[Document segment]:
Massimo Scanziani, an investigator at the Howard Hughes Medical Institute's lab at the University of California, San Francisco, set out to understand how the brain creates thoughts without moving—and he found the answer by watching the eyes of sleeping animals. During REM sleep, Scanziani's team discovered something remarkable: the brain's internal compass, the neural system that normally guides animals through the physical world, continues to activate and coordinate precisely with rapid eye movements, even though the sleeping animal's body remains completely still.
This discovery matters because it opens a window into one of neuroscience's most profound mysteries: how the brain generates imagination, creativity, and the ability to mentally simulate the future. The brain is fundamentally a prediction machine. When you decide what to have for dinner tonight while lying in bed, or when a gymnast mentally rehearses an entire routine without moving a muscle, your brain is running an internal model of the world—a detailed simulation built from past experience. But how does this generative ability work? Studying the brain during sleep, when it receives no external input from the world, allows researchers to eavesdrop on this internal dialogue.
Scanziani's lab, which typically studies how the brain processes vision in awake, exploring animals, took an unexpected turn when postdoc Yuta Senzai suggested investigating eye movements during sleep. Senzai brought knowledge from previous research showing that the brain's internal compass—specifically neurons in the anterodorsal thalamic nucleus and post-subiculum—remained active during REM sleep. Using their expertise in vision science, the Scanziani team made a striking connection: the rapid eye movements occurring during REM sleep coordinated perfectly with this internal compass, just as they do when an animal is awake and navigating real space.

[Listed entries]:
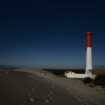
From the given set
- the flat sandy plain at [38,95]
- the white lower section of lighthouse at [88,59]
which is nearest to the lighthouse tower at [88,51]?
the white lower section of lighthouse at [88,59]

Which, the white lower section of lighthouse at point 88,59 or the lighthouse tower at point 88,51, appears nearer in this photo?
the lighthouse tower at point 88,51

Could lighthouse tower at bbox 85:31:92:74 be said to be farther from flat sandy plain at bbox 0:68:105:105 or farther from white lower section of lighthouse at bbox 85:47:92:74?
flat sandy plain at bbox 0:68:105:105

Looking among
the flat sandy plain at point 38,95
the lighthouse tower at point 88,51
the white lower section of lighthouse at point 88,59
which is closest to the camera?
the flat sandy plain at point 38,95

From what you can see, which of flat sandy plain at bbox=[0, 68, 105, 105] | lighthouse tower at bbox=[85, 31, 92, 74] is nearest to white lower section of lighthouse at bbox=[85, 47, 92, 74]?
lighthouse tower at bbox=[85, 31, 92, 74]

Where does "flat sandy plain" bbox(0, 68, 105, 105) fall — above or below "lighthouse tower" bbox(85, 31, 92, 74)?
below

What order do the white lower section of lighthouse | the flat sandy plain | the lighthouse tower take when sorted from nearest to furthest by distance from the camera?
the flat sandy plain, the lighthouse tower, the white lower section of lighthouse

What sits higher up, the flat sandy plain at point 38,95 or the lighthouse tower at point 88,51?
the lighthouse tower at point 88,51

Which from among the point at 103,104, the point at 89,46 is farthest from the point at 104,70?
the point at 103,104

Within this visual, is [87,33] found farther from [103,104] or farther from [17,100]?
[17,100]

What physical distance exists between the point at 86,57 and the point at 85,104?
124ft

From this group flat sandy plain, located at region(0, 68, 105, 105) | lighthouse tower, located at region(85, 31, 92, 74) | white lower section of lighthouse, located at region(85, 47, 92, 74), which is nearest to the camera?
flat sandy plain, located at region(0, 68, 105, 105)

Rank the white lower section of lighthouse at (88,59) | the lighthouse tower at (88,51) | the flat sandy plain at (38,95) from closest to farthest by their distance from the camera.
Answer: the flat sandy plain at (38,95), the lighthouse tower at (88,51), the white lower section of lighthouse at (88,59)

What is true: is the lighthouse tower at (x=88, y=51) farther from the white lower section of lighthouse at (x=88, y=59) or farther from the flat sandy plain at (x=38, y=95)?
the flat sandy plain at (x=38, y=95)

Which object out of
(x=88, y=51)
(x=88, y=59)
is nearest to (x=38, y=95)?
(x=88, y=51)
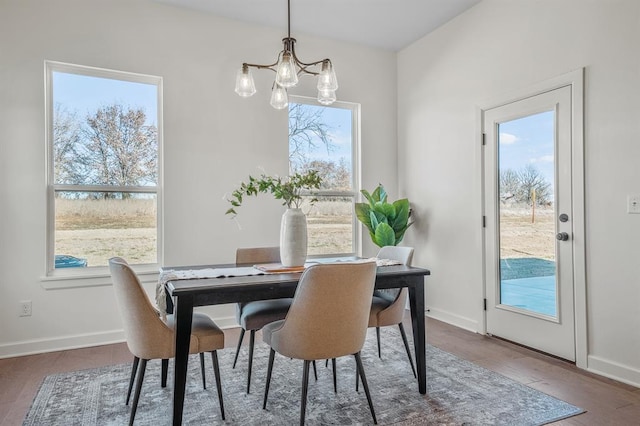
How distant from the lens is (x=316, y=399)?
237 cm

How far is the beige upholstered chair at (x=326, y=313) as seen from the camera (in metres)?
1.88

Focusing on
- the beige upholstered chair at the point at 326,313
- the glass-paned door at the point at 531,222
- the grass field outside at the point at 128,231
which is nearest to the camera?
the beige upholstered chair at the point at 326,313

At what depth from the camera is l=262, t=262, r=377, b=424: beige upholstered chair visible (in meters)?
1.88

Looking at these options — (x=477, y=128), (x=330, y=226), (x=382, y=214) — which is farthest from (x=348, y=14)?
(x=330, y=226)

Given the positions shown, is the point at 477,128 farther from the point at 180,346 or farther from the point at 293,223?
the point at 180,346

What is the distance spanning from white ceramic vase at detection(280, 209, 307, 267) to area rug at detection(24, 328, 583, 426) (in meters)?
0.81

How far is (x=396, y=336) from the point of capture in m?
3.60

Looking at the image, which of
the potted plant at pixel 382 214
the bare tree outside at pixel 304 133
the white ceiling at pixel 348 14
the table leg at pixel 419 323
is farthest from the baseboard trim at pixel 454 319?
the white ceiling at pixel 348 14

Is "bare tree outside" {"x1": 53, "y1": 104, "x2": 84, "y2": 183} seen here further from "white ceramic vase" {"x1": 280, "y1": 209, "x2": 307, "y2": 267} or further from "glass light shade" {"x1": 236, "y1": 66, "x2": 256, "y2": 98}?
"white ceramic vase" {"x1": 280, "y1": 209, "x2": 307, "y2": 267}

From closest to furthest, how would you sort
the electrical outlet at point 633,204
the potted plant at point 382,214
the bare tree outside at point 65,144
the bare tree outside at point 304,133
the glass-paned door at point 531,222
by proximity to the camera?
the electrical outlet at point 633,204 → the glass-paned door at point 531,222 → the bare tree outside at point 65,144 → the potted plant at point 382,214 → the bare tree outside at point 304,133

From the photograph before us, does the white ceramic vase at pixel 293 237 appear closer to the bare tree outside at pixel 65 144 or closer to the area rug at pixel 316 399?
the area rug at pixel 316 399

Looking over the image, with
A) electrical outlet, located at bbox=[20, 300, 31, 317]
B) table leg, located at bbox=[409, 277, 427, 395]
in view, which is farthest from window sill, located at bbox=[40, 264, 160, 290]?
table leg, located at bbox=[409, 277, 427, 395]

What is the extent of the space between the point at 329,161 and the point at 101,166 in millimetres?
2261

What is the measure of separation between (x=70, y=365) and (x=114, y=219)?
123cm
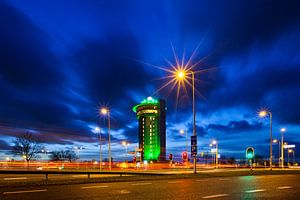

[Problem]:
Continue the piece on REM sleep and the brain's internal compass, picking up after its final sentence.

[Task output]:
To understand how this works, the researchers examined the superior colliculus, the brain's motor command center that functions like a steering wheel, issuing signals to turn the head left or right. They found that during REM sleep, the superior colliculus continues issuing these motor commands—turning the head would normally follow—yet the animal does not move. Instead, the output of these commands reaches the internal compass neurons, which respond exactly as if the head had actually turned. The brain is essentially running a simulation. Motor neurons are inhibited to prevent movement, but the brain faithfully represents the consequences of those motor commands, as though the animal were moving through physical space.
"This is the dream; this is the unfolding of the internal model," Scanziani explains. The research, posted to the bioRxiv preprint server, suggests that the sleeping brain, disconnected from the external world, deploys its internal model to simulate interactions with the physical environment. The team is now investigating whether other brain systems—including the vestibular system that senses motion and the body's position in space—also coordinate with these motor commands to complete the full sensory simulation.
For Scanziani, the work answers a fundamental question about human cognition: how is it possible to unfold an entire imagined scenario in your mind without moving a muscle? The answer, it seems, lies in the sleeping brain's ability to reactivate and coordinate the same neural systems used for real movement and navigation. Understanding these mechanisms during sleep may ultimately illuminate how the waking brain generates the predictions and simulations that guide our decisions every day.